I don't read as much middle grade as I should, with a 10 year old reader at home who devours books, but I couldn't pass up a chance to read Patrick Samphire's delightful middle grade sci-fi (though really, it reads as much fantasy as sci-fi). It's a bit Jules Verne crossed with Regency period pieces: Twelve-year-old Edward Sullivan lives with his very British family (including his slightly mad-scientist father and his society-obsessed mother) on a British colony in 1816 Mars. In this alternate universe, Mars has been inhabited for thousands of years, and the oldest inhabitants (much like the ancient Egyptians) left tombs (called "dragon tombs" for their tendency to bury perfectly preserved dragons in them) full of treasure: only in this case, the treasure is technology.
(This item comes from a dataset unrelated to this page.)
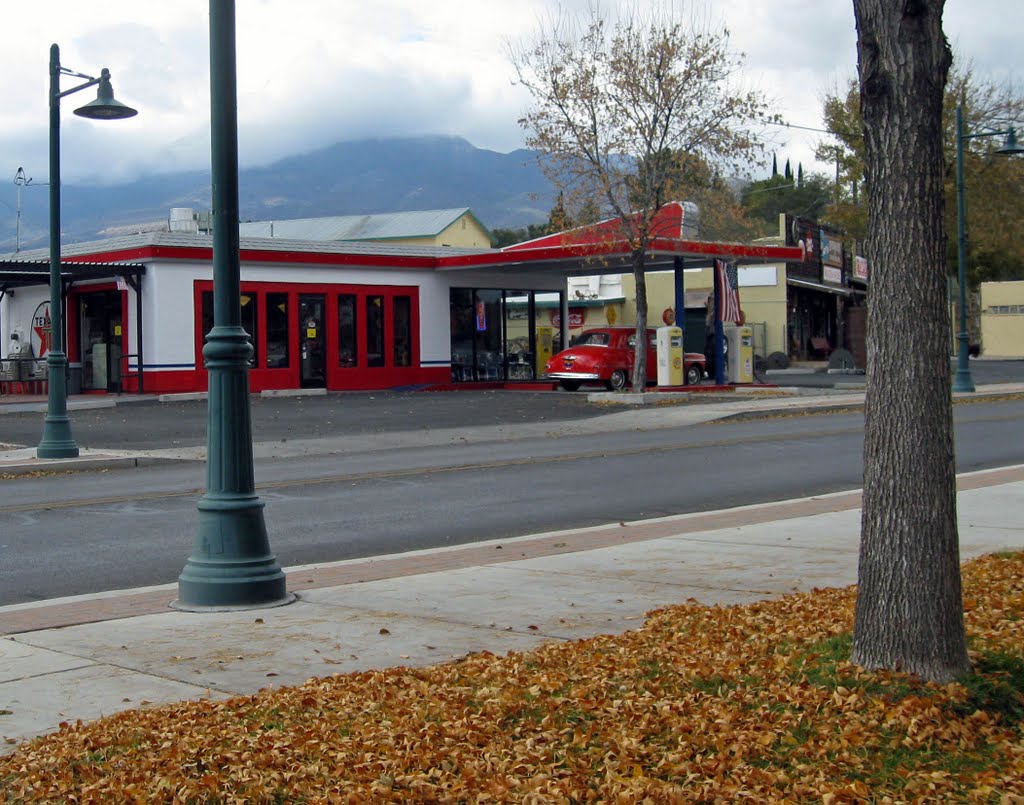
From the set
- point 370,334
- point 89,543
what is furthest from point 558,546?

When a deadly and duplicitous explorer thinks Edward's family has clues to the hiding place of a hitherto unlocated dragon tomb, he kidnaps Edward's parents and sister, and it's up to Edward, his two sisters, and a family friend to cross the Martian desert and save them.
This story was, frankly, delightful. It has everything: adventure, humor, strong family relationships, cool gadgets, even cooler invented flora and fauna. And it's all set in a world that makes my 19th-century British loving heart beat faster. Best of all, this is the kind of book that kids and aduls can enjoy equally.